Paz, Claudia Pandolfo, Goosem, Miriam, Bird, Michael, Preece, Noel, Goosem, Steve, Fensham, Rod, Laurance, Susan
Forest ecology and management 2016 v.376 pp. 74-83
physical properties, soil organic carbon, vegetation cover, carbon sinks, anthropogenic activities, natural regeneration, carbon dioxide, granite soils, pastures, tropics, granite, secondary forests, soil pH, basalt, tropical forests, models, woody plants, soil texture, prediction, forest succession, carbon cycle
Tropical forests are major sinks of terrestrial carbon (C) both above- and below-ground. As a consequence their destruction and degradation is considered the second largest anthropogenic source of carbon dioxide to the atmosphere. Also contributing to the changing dynamics of the global carbon cycle is the widespread and significant expansion of secondary forest.
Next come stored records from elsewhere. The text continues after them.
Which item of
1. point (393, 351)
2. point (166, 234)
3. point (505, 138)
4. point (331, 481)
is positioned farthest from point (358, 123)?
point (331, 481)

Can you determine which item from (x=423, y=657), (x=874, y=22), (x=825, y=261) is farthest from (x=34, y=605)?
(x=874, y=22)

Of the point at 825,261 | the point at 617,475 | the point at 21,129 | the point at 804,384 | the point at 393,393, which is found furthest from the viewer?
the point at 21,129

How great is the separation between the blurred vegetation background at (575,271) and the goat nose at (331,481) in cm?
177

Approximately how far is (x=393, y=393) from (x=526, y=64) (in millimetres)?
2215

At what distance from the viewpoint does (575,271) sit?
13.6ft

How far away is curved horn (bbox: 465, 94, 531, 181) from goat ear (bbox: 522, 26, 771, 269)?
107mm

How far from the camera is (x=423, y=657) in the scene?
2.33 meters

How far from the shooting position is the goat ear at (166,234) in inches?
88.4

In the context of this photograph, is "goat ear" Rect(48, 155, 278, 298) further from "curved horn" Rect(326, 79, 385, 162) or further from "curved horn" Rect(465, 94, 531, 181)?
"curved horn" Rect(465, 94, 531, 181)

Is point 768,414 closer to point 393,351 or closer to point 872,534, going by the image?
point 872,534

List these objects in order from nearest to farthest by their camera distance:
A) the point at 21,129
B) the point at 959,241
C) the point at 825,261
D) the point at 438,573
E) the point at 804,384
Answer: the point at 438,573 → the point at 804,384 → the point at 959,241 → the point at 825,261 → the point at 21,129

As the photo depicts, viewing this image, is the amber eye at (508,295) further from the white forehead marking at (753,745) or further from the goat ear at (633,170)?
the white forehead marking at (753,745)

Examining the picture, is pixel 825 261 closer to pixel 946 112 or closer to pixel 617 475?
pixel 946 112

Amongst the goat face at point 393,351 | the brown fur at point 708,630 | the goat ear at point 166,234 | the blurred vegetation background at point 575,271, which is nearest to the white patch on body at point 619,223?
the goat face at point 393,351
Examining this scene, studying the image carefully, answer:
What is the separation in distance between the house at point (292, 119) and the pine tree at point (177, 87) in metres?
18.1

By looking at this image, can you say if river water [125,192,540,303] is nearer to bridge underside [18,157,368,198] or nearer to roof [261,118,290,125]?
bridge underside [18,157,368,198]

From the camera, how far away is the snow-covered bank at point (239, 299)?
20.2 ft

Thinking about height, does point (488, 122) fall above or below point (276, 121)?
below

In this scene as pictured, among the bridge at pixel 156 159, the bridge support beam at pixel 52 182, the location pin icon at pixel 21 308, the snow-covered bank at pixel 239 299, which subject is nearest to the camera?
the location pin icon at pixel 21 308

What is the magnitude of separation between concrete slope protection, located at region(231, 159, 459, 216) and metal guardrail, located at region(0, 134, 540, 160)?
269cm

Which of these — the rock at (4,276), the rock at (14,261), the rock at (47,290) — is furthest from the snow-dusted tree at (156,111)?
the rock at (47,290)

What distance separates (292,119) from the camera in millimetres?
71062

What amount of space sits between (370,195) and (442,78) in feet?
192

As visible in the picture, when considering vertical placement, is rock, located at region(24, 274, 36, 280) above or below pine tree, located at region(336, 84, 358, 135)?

Secondary forests that colonise abandoned agricultural lands can potentially recover above-ground C stocks to historical levels in a few decades. However, the dynamics of below-ground C stored as soil C stocks are unaccounted for in several tropical regions. Similarly, although parent materials are known to differ in chemical and physical properties, little is known about the relationships of soil C stocks with environmental predictors and whether they interact with soil types during natural forest regeneration. We investigated whether soil organic carbon (SOC) stocks change with secondary forest age in two contrasting soil types (derived from either basalt or granite). Soil and vegetation parameters were analysed to determine the best predictors of SOC stock changes in secondary forests. SOC stocks from 24 secondary forests (up to 69years since pasture abandonment) were compared with those from active pastures and mature forests. We found that clay-rich soils (originating from basalt parent material) store higher amounts of SOC, although these stocks remain unchanged as secondary forests matured. In contrast, SOC stocks in granite soils tend to be lower in young secondary forests and increase rapidly to levels comparable to mature forests. Moreover, our analysis indicated that soil pH and woody plant diversity are strong candidates as predictors of SOC stock variations, yet it appears this is within the context of soil type. Our results support the contention that models predicting SOC stocks during forest succession should not rely only on secondary forest age. Instead, predictions of SOC stocks can be improved with the inclusion of basic information on vegetation cover and soil type (especially soil texture).